▸ WORK TO COMPLETE:
a. Answer these about the work anniversary post:
(i) What kind of organization did the writer join five years ago, and on which team?
(ii) What notified the writer that a job had been posted in the HR department?
(iii) On what day did the writer get the call to schedule a phone interview?
b. Pull out of the work anniversary post, word for word, everything from "And that’s my" down to "have any experience.".

And that’s my last four months in a nutshell. Is it all HR related? Nope. But it’s human related and that’s what matters to me.

My Five Year Woriversary

Five years (and one day) ago, I walked into the doors of a medium-sized credit union as the newest person of their HR team. And, oooh, boy. What. A. Ride.

I wasn’t looking for work when I applied to work where I’m at right now. I had s job. It paid the bills. I was good at it. It was comfortable. And part of that job was finding people to do customer service people for the call centers of that medium-sized credit union.

They were so obsessive about what they wanted in candidates and it was killing me. The candidates needed to really get what it meant to go above and beyond with customers and how to really get to know them, but it was totally cool if they didn’t have any experience.

The whole role, I kept hearing about the “culture” at this credit union and I had no idea what that meant because where I was working didn’t know what that really meant either. And whether it was fate or luck or pure randomness, one night I got an Indeed alert that they’d posted a job in their HR department. I thought about it for 12 seconds, updates my severely neglected resume, and applied.

I got a call on my birthday to schedule a phone interview and that whole culture thing started making itself incredibly evident during the entire interview process and I REALLY WANTED TO WORK THERE!

And here I am five years later.

▸ RECORD LIST:
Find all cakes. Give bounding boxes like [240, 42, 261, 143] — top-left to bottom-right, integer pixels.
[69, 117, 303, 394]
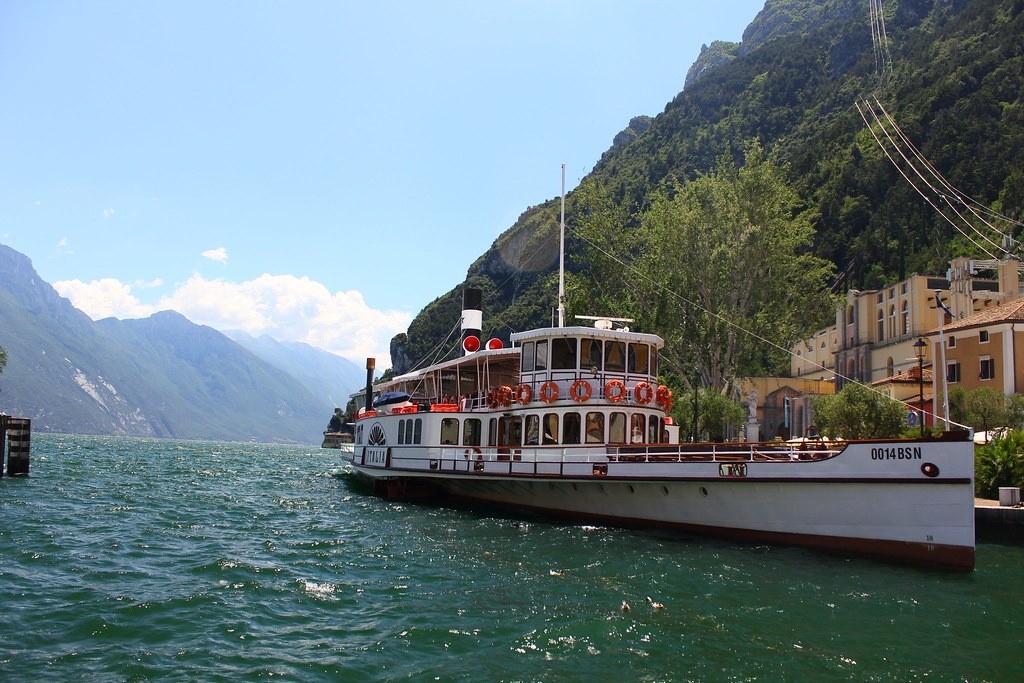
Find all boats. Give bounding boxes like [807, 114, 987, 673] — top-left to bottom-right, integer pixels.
[338, 162, 977, 574]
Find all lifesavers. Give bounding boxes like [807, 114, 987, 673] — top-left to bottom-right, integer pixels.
[487, 388, 497, 408]
[570, 381, 592, 402]
[496, 386, 513, 406]
[465, 448, 482, 460]
[448, 396, 457, 404]
[604, 380, 625, 403]
[540, 382, 559, 403]
[656, 385, 669, 406]
[635, 382, 653, 404]
[667, 391, 673, 410]
[515, 384, 532, 405]
[442, 397, 448, 404]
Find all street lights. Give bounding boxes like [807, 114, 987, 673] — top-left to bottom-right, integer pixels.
[690, 373, 700, 442]
[913, 337, 928, 442]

▸ REPLIES:
a.
(i) A medium-sized credit union, on its HR team.
(ii) An Indeed alert.
(iii) On the writer's birthday.

b.
And that’s my last four months in a nutshell. Is it all HR related? Nope. But it’s human related and that’s what matters to me.

My Five Year Woriversary

Five years (and one day) ago, I walked into the doors of a medium-sized credit union as the newest person of their HR team. And, oooh, boy. What. A. Ride.

I wasn’t looking for work when I applied to work where I’m at right now. I had s job. It paid the bills. I was good at it. It was comfortable. And part of that job was finding people to do customer service people for the call centers of that medium-sized credit union.

They were so obsessive about what they wanted in candidates and it was killing me. The candidates needed to really get what it meant to go above and beyond with customers and how to really get to know them, but it was totally cool if they didn’t have any experience.